Why Service Scheduling?
CRM
3.0 shipped with some innovative but unusual functionality for a CRM
application: service scheduling. This was a technically challenging
project and some people on the CRM team are still wondering why we
invested so much in this area. As with any sort of business and
technology decision there are multiple reasons, some of them historical
and organizational and others very pragmatic and business focused.
About five years ago I joined the Microsoft Business Solutions division to work on a bCentral product called Appointment Manager.

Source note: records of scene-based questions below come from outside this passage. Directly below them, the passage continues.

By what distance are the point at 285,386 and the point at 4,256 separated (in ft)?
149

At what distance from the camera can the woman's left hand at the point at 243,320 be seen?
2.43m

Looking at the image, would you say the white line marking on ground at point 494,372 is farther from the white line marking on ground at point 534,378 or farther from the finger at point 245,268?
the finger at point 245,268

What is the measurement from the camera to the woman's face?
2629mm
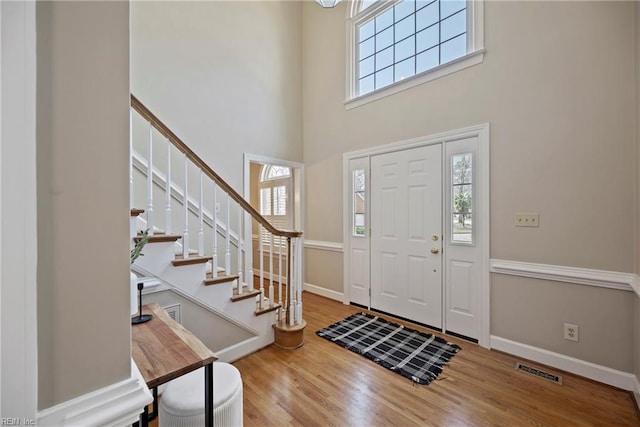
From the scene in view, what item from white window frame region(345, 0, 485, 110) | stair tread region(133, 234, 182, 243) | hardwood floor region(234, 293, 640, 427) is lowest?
hardwood floor region(234, 293, 640, 427)

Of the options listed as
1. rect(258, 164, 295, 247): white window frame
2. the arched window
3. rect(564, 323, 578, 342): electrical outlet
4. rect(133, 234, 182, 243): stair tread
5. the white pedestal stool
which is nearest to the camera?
the white pedestal stool

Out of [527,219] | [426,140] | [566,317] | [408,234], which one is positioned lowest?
[566,317]

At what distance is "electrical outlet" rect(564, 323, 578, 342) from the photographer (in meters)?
2.11

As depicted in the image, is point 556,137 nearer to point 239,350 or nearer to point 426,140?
point 426,140

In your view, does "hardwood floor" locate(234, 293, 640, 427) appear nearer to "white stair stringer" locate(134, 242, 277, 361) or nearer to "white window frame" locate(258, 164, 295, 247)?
"white stair stringer" locate(134, 242, 277, 361)

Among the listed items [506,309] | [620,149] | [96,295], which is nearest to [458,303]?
[506,309]

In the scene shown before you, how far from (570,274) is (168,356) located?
110 inches

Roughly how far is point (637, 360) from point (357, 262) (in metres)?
2.42

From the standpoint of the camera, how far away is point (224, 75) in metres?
3.43

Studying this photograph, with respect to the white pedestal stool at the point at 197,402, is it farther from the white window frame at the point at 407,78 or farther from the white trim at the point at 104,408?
the white window frame at the point at 407,78

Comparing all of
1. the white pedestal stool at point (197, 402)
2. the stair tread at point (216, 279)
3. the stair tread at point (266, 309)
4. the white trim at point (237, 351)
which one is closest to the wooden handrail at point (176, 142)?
the stair tread at point (216, 279)

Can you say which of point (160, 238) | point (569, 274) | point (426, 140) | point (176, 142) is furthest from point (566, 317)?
point (176, 142)

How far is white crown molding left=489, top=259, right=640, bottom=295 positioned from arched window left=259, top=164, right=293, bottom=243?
306 cm

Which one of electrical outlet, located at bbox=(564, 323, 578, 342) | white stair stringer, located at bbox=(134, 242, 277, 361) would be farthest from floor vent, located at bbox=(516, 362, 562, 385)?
white stair stringer, located at bbox=(134, 242, 277, 361)
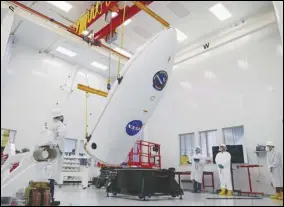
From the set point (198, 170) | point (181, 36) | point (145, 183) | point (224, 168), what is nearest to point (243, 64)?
point (181, 36)

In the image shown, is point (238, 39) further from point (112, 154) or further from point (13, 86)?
point (13, 86)

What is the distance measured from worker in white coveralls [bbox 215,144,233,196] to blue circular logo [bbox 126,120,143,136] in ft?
15.1

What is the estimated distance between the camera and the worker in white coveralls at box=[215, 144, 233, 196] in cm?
675

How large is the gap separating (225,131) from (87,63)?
7255 millimetres

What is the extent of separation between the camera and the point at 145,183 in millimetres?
4090

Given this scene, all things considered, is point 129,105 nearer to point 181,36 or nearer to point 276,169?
point 276,169

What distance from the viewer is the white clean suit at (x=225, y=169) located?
677cm

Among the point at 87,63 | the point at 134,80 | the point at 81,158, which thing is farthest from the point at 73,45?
the point at 134,80

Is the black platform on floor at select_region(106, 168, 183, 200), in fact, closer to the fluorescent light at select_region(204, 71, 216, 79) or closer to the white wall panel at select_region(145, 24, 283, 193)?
the white wall panel at select_region(145, 24, 283, 193)

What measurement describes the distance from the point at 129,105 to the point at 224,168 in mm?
5066

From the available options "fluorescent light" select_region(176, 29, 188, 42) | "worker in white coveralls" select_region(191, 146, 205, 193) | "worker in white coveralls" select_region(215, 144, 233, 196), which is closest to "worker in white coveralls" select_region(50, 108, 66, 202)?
"worker in white coveralls" select_region(215, 144, 233, 196)

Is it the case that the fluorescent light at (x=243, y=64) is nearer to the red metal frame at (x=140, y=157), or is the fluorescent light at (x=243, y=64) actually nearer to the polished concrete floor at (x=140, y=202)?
the red metal frame at (x=140, y=157)

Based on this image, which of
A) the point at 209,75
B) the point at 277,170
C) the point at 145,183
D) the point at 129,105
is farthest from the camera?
the point at 209,75

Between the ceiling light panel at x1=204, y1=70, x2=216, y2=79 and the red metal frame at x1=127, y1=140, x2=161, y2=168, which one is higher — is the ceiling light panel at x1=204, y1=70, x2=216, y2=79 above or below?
above
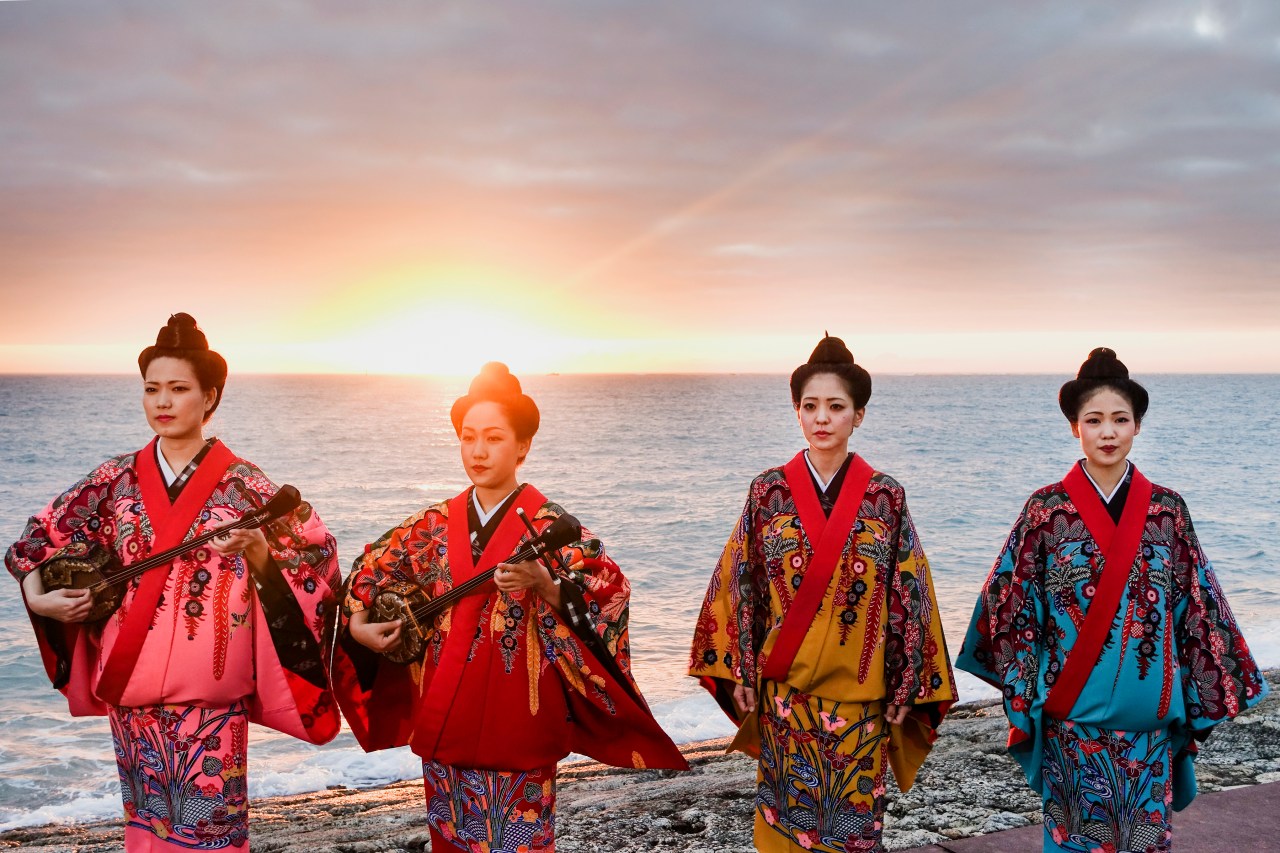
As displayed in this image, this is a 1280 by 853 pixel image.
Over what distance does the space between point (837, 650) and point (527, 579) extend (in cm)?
119

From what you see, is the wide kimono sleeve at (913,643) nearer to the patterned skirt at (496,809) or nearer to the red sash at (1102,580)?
the red sash at (1102,580)

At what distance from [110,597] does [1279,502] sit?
30.4 m

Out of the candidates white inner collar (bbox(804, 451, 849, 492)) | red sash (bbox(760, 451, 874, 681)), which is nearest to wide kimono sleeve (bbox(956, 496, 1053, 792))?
red sash (bbox(760, 451, 874, 681))

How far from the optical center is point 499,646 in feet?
11.9

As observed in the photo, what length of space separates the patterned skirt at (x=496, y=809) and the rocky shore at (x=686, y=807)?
1.36 meters

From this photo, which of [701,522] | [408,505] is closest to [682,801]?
[701,522]

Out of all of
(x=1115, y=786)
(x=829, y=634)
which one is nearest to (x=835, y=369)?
Result: (x=829, y=634)

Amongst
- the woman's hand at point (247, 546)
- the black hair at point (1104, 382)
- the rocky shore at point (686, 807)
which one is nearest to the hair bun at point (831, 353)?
the black hair at point (1104, 382)

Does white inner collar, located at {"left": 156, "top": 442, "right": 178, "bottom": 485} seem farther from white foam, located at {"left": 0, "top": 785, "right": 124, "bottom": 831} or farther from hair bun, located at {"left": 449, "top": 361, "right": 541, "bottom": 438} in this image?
white foam, located at {"left": 0, "top": 785, "right": 124, "bottom": 831}

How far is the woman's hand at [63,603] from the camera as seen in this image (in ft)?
11.8

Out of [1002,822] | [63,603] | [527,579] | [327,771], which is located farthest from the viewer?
[327,771]

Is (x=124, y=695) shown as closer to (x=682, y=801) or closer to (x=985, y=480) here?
(x=682, y=801)

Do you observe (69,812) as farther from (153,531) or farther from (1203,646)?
(1203,646)

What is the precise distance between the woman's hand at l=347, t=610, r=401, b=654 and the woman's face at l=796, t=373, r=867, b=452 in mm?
1670
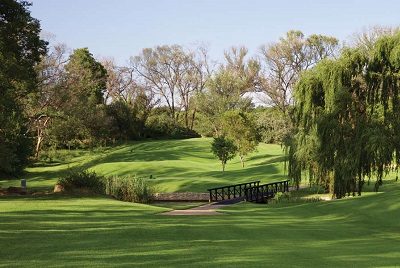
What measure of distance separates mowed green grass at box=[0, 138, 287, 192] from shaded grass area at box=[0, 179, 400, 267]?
51.0 feet

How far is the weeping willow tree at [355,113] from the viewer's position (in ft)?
82.8

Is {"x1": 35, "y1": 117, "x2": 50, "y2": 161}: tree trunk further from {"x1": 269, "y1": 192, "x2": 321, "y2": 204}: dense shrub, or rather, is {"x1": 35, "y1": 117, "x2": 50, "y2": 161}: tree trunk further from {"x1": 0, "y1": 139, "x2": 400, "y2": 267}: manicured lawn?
{"x1": 269, "y1": 192, "x2": 321, "y2": 204}: dense shrub

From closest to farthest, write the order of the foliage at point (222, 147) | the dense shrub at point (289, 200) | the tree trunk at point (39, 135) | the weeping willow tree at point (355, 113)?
the weeping willow tree at point (355, 113) → the dense shrub at point (289, 200) → the foliage at point (222, 147) → the tree trunk at point (39, 135)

This is a great, hosted service scheduling application that is
available from the Microsoft Small Business Center today. Appointment
Manager lets organizations create a schedule for their services and
expose it to customers who can then self-schedule appointments. We’ve
got a fair number of customers using the product to schedule all sorts
of things from hair cuts to day care to blood drives. It’s a simple
solution to a complex set of problems.
The
business case for Appointment Manager was simple: the vast majority of
North American and European businesses are service based. Even
businesses that we might thing of as manufacturing businesses largely
focus on the services: maintenance, repair, consulting that surround a
loss leader manufacturing business unit. But where inventory management
applications have radically improved productivity in manufacturing and
retail we haven’t been able to use information technology to deliver
productivity breakthroughs to the larger service sector of the economy.
If
we carry that comparison between manufacturing and service forward we
can see that where a manufacturing business deals in parts, a service
business deals in time. We realized that if we were going to achieve
greater productivity improvements in the service sector, we had to treat
time as inventory and manage it accordingly. Five years ago there were
several software companies chasing down schedule optimization and time
management problems but these were very expensive applications available
only to businesses able to spend, literally, millions of dollars on
implementations. Appointment Manager sought to provide improved “time
inventory management” for small organizations with minimal IT
infrastructure.
Five
years ago David Thacher and company were working mightily on getting
CRM 1.0 to market. Dave also happened to manage the Appointment Manager
team. Hosted applications weren’t getting the traction any of us
expected or hoped but we believed that the notion of time inventory
management was a great idea. Dave too believed in this and moved to get
that that service scheduling functionality into a future version of the
CRM product. This was a big bet; while the CRM 1.0 and 1.2 teams were
working to ship those versions of CRM the service scheduling team was
working in parallel making a deep technology investment.
In
addition to the important opportunities available in solving customer
business problems we were also trying to solve Microsoft business
challenges. Building a database front end isn't very hard. To build a
successful business the MS CRM team needs to do more than just provide a
specific relational model for contacts and opportunities with some UI
on top of it. We could have done that as an Access application (in fact,
until this last year there were some Microsoft executives asking why we
weren’t doing just that). We have a deep belief that we should be using
technology to solve problems. When approaching problems we ask
ourselves: "does this technology solve a real business problem" and "is
this technology difficult to build?" If it's yes on both, we've got a
great idea that's worth pursuing: a solution to a problem where
competitors will hesitate to invest. With service scheduling we believe
that we’ve provided a solution for some very hard to solve problems that
are at the core of what many businesses struggle with every day. That
functionality has been wrapped in CRM because every service business
needs to center its business on its customers. This gives Microsoft CRM
powerful advantages over competing CRM applications.